Aprile 2013. Dopo quasi due mesi di sterili tentativi di creare una maggioranza quantomai risicata, il PD e il suo “leader” (che poi si dimostrerà tutt’altro) Bersani si trovano ad affrontare un momento solenne e sempre importante: l’elezione del nuovo Presidente della Repubblica. E’ qui che si consuma uno dei più grandi delitti della storia politica, che vedrà come vittime il Pd stesso e il popolo italiano. La storia (purtroppo) è ben nota a tutti e fin troppo melodrammatica. Dalla prova di inciucio con Marini, alla tremenda sconfitta di Prodi per mano dei 101 franchi tiratori, all’impossibilità cocciuta del Pd di convergere nell’appetibile nome di Rodotà, proposto su un piatto d’argento dal M5S, sino al colpo di grazia per eccellenza. La salita al Quirinale di Bersani, Silvio e Monti per implorare Napolitano, intento già a far le valigie, a rinnovare il proprio settennato è stata il culmine di una telenovela incomprensibile. La successiva strigliata di Re Giorgio II nel discorso di insediamento in parlamento è stata accolta da sonori applausi dai politici stessi, i colpevoli di tutto ciò, tutto sommato felici di essersi salvati il culo ancora una volta. Il vincitore assoluto di questa baraonda è stato, neanche a dirlo, il buon vecchio Silvio, che una volta tanto aveva seriamente rischiato di esser messo all’angolo della politica da Pd&M5S riuscendo tuttavia a cavarsela (per demeriti altrui ovviamente) e ad uscirne ancor più pulito e rinvigorito. Pd affondato, Pdl in salita. What else?

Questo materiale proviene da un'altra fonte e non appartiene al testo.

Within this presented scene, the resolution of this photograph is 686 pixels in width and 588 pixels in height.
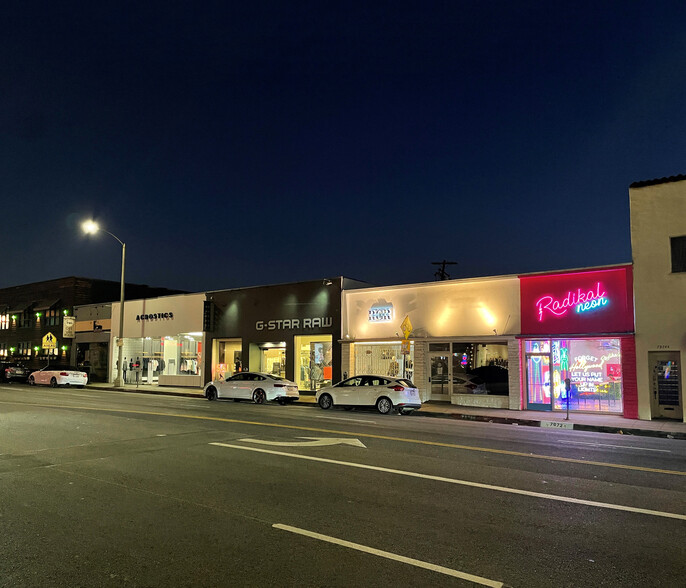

Ecco, dopo un periodo del genere qualunque buon cittadino avrebbe  tratto (e lo ha senz’altro fatto) le sue conclusioni sulla pessima politica. Altri, invece, come me hanno preso spunto da questo tracollo politico per interessarsi ancor di più all’argomento e seguire gli sviluppi del nostro Paese. Partendo dal presupposto che più in basso di così non si può andare, possiamo cambiare le nostre prospettive in meglio. Magari non commettendo lo stesso errore di affidarci ad una classe dirigente vecchia e ormai scaduta, che in 20 anni ha cambiato l’Italia in peggio. Per questo tutto il marcio degli ultimi tempi può fare solo da concime per un nuovo inizio. Come cantava De Andrè “dai diamanti non nasce niente, dal letame nascono i fior“. Solamente che quel mese per la politica non è stato letame. Ma proprio merda.